The probability that exactly \(n\) genomes out of \(k\) genomes drawn (here, 307) were mutated can be calculated as

$$\left( {\begin{array}{*{20}c} k \\ n \\ \end{array} } \right) \times P\left( {mutated} \right)^{n} \times P\left( {reference} \right)^{k - n}$$
(1)

where

$$\left( {\begin{array}{*{20}c} k \\ n \\ \end{array} } \right) = \frac{k!}{{n! \times \left( {k - n} \right)!}}$$
(2)

From Eqs. (1) and (2), the probability of having drawn exactly 1 mutated genome in the 307 was \(307 \times 0.000325^{1} \times 0.99967^{307 - 1} = 0.0902\), i.e. there was a 9.02% probability of drawing exactly 1 mutated genome in the 307.
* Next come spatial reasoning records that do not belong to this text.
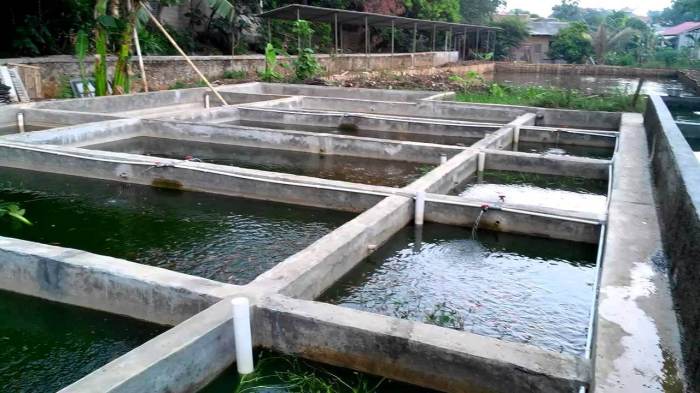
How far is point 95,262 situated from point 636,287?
3989 millimetres

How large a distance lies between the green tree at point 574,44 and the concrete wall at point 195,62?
14.5m

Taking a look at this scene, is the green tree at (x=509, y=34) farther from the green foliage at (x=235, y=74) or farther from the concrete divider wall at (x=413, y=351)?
the concrete divider wall at (x=413, y=351)

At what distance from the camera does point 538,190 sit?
798 cm

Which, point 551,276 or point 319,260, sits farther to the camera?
point 551,276

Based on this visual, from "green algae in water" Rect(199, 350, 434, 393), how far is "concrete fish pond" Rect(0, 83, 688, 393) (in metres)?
0.01

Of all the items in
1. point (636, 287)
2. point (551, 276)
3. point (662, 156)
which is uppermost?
point (662, 156)

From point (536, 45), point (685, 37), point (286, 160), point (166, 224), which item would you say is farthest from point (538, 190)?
point (685, 37)

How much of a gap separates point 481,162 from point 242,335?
20.0ft

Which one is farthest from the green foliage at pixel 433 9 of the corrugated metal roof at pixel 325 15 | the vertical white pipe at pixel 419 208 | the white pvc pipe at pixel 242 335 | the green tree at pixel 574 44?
the white pvc pipe at pixel 242 335

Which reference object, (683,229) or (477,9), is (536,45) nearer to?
(477,9)

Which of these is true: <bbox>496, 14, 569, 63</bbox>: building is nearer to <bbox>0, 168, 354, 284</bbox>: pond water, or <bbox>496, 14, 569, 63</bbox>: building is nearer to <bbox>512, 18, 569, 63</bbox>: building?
<bbox>512, 18, 569, 63</bbox>: building

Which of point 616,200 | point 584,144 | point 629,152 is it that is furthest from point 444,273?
point 584,144

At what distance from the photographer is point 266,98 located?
14773mm

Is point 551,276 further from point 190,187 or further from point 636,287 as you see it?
point 190,187
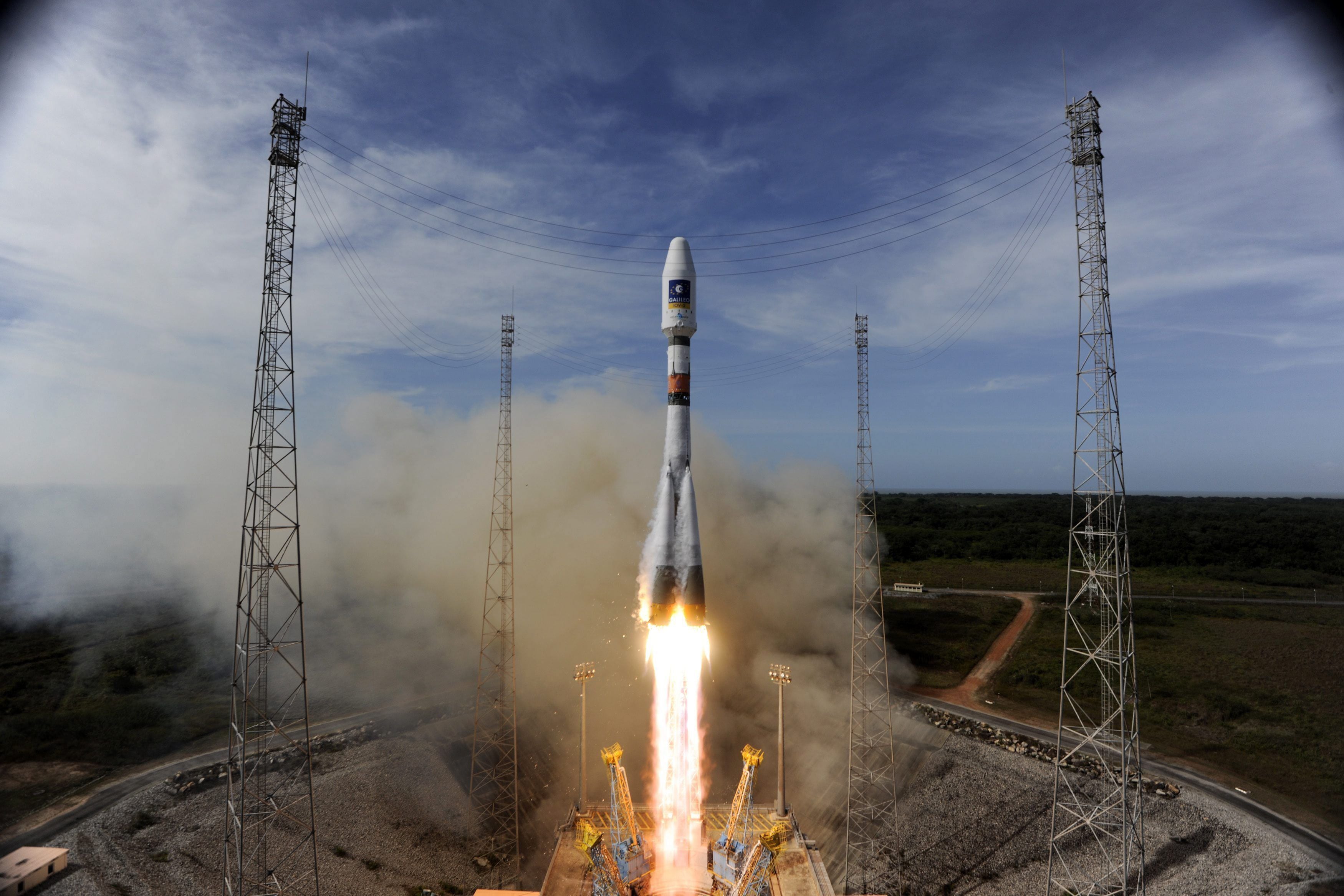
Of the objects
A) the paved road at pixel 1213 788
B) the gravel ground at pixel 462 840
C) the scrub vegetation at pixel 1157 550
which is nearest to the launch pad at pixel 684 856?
the gravel ground at pixel 462 840

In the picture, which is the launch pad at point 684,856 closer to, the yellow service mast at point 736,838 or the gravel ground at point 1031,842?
the yellow service mast at point 736,838

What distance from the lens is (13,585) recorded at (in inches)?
2392

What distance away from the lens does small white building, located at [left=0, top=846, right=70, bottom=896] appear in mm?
21641

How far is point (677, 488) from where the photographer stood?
75.8 feet

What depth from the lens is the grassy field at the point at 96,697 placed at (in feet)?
105

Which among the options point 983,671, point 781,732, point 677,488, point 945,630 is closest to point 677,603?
point 677,488

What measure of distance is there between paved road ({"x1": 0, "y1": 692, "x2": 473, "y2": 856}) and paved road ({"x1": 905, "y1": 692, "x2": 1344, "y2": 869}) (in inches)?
1255

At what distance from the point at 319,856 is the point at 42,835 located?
11.2 meters

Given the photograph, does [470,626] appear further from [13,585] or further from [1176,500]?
[1176,500]

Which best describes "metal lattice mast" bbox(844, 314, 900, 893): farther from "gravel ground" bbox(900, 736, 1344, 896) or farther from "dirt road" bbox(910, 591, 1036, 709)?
"dirt road" bbox(910, 591, 1036, 709)

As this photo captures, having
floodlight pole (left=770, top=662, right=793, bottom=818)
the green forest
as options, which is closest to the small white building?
floodlight pole (left=770, top=662, right=793, bottom=818)

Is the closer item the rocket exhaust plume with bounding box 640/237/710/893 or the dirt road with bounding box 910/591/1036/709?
the rocket exhaust plume with bounding box 640/237/710/893

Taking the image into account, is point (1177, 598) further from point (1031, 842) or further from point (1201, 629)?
point (1031, 842)

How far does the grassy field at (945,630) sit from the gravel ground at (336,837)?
31.9 meters
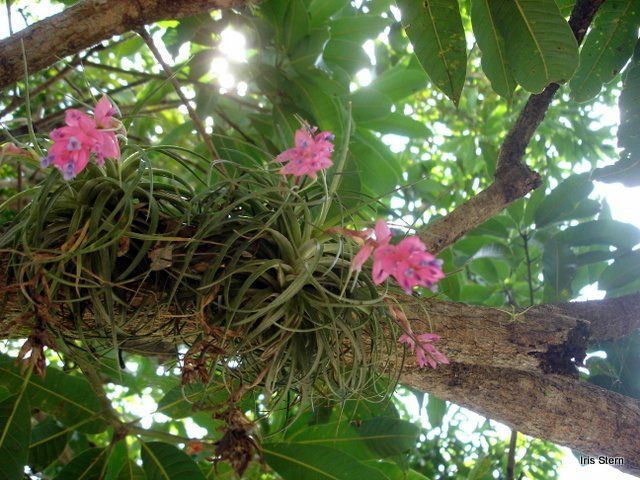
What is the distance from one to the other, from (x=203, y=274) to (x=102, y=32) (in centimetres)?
43

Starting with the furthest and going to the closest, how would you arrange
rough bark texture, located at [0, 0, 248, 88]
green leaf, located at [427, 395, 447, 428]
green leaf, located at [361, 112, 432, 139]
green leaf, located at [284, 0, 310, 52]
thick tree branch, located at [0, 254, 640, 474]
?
green leaf, located at [361, 112, 432, 139] < green leaf, located at [427, 395, 447, 428] < green leaf, located at [284, 0, 310, 52] < thick tree branch, located at [0, 254, 640, 474] < rough bark texture, located at [0, 0, 248, 88]

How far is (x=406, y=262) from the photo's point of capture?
633 millimetres

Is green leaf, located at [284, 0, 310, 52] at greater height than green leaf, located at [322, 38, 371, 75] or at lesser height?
lesser

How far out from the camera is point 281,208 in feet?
2.52

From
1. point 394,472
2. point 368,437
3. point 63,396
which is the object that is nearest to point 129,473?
point 63,396

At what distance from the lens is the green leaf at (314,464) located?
1.16m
The probability of drawing 0 or 1 mutated genome in the 307 was therefore \(0.904+0.0902=0.9942\), i.e. the probability to draw more than one mutated genome was 0.58%.

Primer sequences

The sequence complementary to the ONT barcoding primers (kit PBK-004) is shown in bold.

Primer 1:

Sequence: ACTTGCCTGTCGCTCTATCTTCGTGGGTGACTGGGAAGTGAG.

Direction: Reverse.

Binding site: chr20:4,701,737–4,701,756.

Primer 2:

Sequence: TTTCTGTTGGTGCTGATATTGCTGGCCGCGTTATTTTCTTGT.

Direction: Forward.

Binding site: chr20:4,687,732–4,687,751.

Primer 3:

Sequence: TTTCTGTTGGTGCTGATATTGCACATAAACATGGCCCAGGCA.

Direction: Forward.

Binding site: chr20:4,685,060–4,685,079.

Primer 4:

Sequence: ACTTGCCTGTCGCTCTATCTTCCTCTGCCTGCTTTTCCCCTT.

Direction: Reverse.

Binding site: chr20:4,688,028–4,688,047.

All genomic positions are given for the human reference genome GRCh38 (hg38).